料理が生きるための「日常」ならば、多くの人にとって、お菓子作りは「非日常」だ。その工程を思い返すと、普段の仕草とは関連づかないことが多く、だからこそセラピーとしては効果的なのだろう。小麦粉やバターなどの材料が、まったく別の形に変わっていく過程は、想像するだけでも心がときめく。完成品を目にしたときの達成感はひとしおだ。そしてなにより、美味しい。お菓子はいつだって私たちを幸せな気持ちにしてくれる。

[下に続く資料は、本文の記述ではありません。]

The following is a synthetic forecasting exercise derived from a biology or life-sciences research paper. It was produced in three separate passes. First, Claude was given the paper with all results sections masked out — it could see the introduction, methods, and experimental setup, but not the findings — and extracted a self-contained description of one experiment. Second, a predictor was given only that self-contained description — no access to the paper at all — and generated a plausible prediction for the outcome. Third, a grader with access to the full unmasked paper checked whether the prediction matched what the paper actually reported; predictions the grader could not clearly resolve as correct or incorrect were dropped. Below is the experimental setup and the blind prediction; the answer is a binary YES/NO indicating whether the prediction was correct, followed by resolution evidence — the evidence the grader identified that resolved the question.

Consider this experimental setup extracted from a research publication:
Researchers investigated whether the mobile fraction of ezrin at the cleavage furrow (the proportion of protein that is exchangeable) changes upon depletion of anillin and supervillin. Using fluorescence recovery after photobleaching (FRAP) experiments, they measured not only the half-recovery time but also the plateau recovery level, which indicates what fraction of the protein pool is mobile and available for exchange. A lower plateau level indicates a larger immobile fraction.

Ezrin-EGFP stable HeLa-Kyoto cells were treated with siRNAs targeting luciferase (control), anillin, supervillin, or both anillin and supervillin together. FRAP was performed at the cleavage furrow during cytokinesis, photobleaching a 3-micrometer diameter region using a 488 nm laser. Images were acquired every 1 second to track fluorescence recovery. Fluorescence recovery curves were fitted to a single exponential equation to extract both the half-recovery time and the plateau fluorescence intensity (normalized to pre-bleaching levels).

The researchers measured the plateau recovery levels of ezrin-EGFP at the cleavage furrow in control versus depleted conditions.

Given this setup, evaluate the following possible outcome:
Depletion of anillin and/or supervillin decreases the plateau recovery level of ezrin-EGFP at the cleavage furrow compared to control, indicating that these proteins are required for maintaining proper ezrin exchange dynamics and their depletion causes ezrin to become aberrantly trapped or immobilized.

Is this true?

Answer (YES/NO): NO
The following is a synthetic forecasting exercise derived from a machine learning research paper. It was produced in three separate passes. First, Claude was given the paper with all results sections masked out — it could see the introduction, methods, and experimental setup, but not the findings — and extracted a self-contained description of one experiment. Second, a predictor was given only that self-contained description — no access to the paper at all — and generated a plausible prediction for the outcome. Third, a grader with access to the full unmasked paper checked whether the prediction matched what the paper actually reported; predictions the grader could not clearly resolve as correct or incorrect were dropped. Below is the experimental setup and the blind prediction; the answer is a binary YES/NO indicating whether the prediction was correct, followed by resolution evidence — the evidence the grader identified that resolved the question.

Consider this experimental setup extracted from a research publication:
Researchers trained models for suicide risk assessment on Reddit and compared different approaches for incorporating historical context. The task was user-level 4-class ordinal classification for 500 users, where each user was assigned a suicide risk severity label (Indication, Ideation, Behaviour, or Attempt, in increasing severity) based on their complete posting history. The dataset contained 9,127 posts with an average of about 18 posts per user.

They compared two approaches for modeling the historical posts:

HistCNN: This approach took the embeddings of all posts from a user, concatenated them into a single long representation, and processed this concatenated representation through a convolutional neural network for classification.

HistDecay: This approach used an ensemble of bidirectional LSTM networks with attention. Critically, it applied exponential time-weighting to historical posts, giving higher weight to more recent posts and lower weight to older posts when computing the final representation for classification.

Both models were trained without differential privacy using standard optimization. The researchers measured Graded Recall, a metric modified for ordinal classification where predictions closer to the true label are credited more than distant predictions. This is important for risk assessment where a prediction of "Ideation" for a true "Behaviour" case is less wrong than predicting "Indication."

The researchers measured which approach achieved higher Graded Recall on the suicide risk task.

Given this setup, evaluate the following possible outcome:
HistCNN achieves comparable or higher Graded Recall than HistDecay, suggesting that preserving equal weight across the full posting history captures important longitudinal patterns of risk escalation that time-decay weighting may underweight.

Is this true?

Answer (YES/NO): NO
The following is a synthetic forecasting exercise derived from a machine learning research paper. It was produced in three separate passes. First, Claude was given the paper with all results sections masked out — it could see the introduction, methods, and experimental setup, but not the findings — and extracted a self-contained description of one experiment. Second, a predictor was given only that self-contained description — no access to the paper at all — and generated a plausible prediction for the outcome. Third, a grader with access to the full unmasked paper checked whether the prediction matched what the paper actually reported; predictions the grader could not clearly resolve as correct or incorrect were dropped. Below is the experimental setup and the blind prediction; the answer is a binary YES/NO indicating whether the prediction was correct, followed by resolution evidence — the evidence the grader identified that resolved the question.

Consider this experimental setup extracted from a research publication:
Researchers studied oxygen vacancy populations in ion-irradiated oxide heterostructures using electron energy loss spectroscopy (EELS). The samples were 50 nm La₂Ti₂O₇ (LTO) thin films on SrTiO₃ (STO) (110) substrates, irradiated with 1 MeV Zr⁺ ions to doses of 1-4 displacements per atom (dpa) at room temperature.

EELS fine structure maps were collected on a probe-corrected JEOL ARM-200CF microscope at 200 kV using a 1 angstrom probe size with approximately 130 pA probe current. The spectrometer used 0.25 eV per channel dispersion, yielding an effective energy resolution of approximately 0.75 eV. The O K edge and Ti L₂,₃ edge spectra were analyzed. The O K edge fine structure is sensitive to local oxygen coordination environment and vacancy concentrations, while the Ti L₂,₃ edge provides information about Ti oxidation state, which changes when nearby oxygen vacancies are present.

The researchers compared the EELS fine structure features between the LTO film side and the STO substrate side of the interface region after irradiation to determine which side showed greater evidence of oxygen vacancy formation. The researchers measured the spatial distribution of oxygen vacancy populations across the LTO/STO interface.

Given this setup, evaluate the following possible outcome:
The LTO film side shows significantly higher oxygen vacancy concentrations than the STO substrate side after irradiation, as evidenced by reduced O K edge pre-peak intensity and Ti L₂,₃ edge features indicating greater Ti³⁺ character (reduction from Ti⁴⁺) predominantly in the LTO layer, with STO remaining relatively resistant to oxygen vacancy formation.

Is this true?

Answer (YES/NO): NO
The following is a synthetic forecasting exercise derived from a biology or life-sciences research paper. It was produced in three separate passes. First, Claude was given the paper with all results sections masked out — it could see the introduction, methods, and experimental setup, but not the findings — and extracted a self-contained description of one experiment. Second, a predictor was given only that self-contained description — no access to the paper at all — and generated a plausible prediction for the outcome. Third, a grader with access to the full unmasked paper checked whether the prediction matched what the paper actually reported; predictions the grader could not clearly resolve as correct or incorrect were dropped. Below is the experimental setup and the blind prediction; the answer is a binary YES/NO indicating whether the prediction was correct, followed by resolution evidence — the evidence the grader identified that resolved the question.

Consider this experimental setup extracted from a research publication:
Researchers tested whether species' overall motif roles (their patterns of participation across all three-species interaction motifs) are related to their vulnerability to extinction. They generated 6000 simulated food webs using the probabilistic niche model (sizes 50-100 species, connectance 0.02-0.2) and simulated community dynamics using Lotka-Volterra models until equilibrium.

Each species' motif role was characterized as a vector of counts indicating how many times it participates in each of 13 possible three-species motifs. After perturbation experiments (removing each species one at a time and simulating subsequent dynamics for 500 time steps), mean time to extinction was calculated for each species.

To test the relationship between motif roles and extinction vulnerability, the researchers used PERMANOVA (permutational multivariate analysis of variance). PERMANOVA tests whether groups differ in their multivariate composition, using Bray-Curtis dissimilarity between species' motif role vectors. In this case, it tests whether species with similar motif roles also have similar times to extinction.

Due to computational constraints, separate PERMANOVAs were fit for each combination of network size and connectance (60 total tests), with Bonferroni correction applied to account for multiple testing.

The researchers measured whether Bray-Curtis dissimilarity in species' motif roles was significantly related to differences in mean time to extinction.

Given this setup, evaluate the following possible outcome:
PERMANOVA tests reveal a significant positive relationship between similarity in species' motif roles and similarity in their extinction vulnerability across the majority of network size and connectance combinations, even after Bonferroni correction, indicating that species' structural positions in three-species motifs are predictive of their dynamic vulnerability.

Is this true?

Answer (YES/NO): YES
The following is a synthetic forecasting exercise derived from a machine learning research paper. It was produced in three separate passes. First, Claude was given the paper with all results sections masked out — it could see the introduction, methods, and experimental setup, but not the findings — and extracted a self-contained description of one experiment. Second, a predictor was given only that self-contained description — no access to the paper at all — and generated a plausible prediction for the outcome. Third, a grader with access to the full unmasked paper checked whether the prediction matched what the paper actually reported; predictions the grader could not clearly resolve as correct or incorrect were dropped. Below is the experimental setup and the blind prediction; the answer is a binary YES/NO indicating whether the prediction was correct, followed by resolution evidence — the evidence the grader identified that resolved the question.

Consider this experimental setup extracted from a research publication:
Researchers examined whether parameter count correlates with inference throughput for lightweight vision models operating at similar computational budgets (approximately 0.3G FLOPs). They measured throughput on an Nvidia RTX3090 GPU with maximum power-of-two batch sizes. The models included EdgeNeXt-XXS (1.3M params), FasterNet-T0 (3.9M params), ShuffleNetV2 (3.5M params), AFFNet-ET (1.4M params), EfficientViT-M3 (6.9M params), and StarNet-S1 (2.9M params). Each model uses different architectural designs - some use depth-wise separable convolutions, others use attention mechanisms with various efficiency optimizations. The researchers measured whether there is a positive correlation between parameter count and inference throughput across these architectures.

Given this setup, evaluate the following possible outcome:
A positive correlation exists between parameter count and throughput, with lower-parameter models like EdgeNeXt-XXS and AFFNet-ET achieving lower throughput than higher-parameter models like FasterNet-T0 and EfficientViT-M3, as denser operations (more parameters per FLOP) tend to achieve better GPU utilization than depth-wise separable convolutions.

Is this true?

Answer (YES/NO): YES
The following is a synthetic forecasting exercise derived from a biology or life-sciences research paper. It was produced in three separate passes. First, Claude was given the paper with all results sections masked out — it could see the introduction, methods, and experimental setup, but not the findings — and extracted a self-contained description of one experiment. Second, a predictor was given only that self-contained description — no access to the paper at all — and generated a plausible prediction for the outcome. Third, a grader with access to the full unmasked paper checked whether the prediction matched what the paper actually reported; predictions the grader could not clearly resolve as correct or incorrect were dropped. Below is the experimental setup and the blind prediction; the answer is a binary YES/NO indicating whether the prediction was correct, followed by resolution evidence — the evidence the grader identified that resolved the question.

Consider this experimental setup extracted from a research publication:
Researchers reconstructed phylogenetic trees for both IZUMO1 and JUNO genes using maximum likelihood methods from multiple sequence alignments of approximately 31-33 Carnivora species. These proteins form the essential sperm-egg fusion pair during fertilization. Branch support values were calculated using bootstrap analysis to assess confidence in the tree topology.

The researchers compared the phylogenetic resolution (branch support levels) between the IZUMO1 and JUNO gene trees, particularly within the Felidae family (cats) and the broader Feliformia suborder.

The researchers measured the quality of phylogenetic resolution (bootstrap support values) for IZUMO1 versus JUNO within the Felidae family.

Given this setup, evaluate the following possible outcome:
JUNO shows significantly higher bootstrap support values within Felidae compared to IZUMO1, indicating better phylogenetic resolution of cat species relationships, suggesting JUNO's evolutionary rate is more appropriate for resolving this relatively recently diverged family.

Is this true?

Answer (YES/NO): NO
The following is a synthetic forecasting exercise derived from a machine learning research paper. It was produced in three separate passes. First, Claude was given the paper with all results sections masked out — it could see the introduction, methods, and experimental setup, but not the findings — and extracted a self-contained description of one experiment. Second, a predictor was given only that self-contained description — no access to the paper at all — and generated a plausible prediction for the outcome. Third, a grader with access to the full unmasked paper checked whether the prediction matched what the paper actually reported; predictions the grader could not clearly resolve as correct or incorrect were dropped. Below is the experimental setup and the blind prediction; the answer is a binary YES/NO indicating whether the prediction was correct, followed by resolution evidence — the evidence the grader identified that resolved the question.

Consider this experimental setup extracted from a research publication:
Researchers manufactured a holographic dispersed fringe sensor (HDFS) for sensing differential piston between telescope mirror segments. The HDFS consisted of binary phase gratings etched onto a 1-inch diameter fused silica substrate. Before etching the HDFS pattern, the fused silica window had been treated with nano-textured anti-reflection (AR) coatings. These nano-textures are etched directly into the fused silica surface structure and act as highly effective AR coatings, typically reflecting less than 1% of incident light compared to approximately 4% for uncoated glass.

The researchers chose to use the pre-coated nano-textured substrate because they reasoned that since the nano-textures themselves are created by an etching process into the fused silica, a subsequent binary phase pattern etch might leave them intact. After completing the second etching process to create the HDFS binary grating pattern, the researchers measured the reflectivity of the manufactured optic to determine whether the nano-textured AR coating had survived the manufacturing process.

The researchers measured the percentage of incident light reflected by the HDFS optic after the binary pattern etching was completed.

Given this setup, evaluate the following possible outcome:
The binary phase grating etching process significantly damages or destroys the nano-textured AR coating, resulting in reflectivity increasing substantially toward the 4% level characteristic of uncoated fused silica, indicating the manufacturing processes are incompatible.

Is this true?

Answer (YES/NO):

その絶大なパワーは、お菓子教室の生徒たちのビフォーアフターを見ても明らかだ。失敗を恐れていた順子にはタルトタタン、極端な場所でしか曲を作れないともがいていた静にはザッハトルテ、亡くなった母に負い目を感じていた優美(伊藤修子)にはモンブラン・フロマージュ、気持ちを押さえ込んでいた結杏(和合由依)にはイートンメスを葵が提案し、作る前後には大きな変化を感じさせた。なぜ、葵がそのお菓子を選んだかは、ぜひ本編を見てほしい。

けれど、お菓子教室にやってくる生徒の他にも、もう一人心配な人がいる。それは、この物語の主人公である葵本人だ。フルーツタルトとタルトタタンを作った第1週、葵は感情を爆発させる。順子はお菓子作りを通して前向きになり、退職を引き止められた。彼女を求める人がいた。けれど、お菓子作りを教えた葵の現実は、とても厳しい。葵にとって、お菓子作りは日常であり仕事で、癒やしにはならない。
お菓子を食べても幸せにならない人はどうすればいいのだろう。心の傷に気づかない人もいれば、気づいたとて、解決方法に辿り着けない人もいる。甘いバニラの香りで癒されたくても、値上がりし続けているせいで、現実にはそう簡単にバニラが手に入らない。「失敗したっていいのよ。いろんなやり方でやり直せる」という佐渡谷の言葉を「失敗してもやり直せるとか、そんなの嘘なんですよ! 恵まれている人だけの発想だから」と拒絶した葵が、どうしても忘れられないのだ。